Data from: Evolutionary rescue in populations of Pseudomonas fluorescens across an antibiotic gradient

Environmental change represents a major threat to species persistence. When change is rapid, a population's only means of persisting may be to evolve resistance. Understanding such ‘evolutionary rescues’ is important for conservation in the face of global change, but also in the agricultural and medical sciences, where the objective is rather population control or eradication. Theory predicts that evolutionary rescue is fostered by large populations and genetic variation, but this has yet to be tested. We replicated hundreds of populations of the bacterium Pseudomonas fluorescens SBW25 submitted to a range of doses of the antibiotic streptomycin. Consistent with theory, population size, and initial genetic diversity influenced population persistence and the evolution of antibiotic resistance. Although all treated populations suffered initial declines, those experiencing the smallest decreases were most likely to be evolutionarily rescued. Our results contribute to our understanding of how evolution may or may not save populations and species from extinction.

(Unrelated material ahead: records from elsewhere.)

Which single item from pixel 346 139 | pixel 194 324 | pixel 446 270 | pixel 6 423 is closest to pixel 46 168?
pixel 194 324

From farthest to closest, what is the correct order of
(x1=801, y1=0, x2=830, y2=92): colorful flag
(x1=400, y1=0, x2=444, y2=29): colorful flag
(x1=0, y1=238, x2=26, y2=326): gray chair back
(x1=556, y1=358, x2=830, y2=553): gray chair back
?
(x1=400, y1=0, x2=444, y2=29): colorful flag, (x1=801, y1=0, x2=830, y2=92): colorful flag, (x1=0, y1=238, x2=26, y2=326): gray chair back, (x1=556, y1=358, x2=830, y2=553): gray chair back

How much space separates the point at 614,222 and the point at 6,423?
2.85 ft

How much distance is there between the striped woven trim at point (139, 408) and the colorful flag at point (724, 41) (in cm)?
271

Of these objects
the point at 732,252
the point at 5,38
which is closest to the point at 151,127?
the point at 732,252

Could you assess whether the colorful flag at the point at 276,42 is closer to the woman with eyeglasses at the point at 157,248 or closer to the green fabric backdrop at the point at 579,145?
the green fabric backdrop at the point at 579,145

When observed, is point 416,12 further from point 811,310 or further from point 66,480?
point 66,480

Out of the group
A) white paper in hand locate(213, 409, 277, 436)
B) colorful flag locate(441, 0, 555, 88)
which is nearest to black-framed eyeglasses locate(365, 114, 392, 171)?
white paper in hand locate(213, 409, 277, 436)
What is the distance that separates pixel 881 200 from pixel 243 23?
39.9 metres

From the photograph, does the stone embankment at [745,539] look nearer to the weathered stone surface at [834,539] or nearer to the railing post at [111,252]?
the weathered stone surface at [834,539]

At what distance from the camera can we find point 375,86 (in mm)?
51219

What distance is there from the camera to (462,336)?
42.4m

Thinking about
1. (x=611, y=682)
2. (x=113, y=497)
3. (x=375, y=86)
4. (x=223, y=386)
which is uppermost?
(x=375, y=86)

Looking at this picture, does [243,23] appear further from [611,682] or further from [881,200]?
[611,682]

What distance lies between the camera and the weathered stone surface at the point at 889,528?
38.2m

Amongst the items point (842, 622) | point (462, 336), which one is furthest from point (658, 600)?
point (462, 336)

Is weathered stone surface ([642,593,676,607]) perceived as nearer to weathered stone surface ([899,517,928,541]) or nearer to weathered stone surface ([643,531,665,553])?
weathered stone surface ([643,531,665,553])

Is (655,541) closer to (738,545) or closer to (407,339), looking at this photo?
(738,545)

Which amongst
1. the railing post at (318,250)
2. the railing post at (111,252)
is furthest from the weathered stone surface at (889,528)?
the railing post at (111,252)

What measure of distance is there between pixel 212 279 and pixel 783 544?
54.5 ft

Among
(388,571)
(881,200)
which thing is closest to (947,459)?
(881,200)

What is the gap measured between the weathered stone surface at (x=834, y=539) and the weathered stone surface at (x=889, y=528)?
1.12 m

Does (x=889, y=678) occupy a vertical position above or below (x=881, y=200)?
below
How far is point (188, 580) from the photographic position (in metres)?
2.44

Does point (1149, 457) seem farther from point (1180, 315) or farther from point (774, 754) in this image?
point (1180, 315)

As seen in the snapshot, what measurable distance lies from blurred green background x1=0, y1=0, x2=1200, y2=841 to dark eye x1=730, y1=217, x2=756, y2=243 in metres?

环境变化是物种存续面临的核心威胁之一。当环境变化速率较快时，种群得以存续的唯一途径或许是演化出抗性。理解这类‘演化拯救（evolutionary rescue）’现象，不仅对于应对全球变化的物种保护工作至关重要，在以种群控制或清除为目标的农业与医学领域同样具有重要应用价值。现有理论预测，大型种群与遗传变异可促进演化拯救，但该结论尚未得到实验验证。本研究以荧光假单胞菌（Pseudomonas fluorescens）SBW25为实验对象，构建了数百个重复种群，并将其暴露于一系列梯度剂量的链霉素（streptomycin）抗生素环境中。实验结果与理论预测一致：种群规模与初始遗传多样性会显著影响种群存续能力与抗生素抗性的演化过程。尽管所有经抗生素处理的种群均出现了初始种群数量下降，但下降幅度最小的种群最有可能发生演化拯救。本研究结果有助于进一步明晰演化在何种情境下能够拯救种群与物种免于灭绝，又在何种情境下无法发挥该保护作用。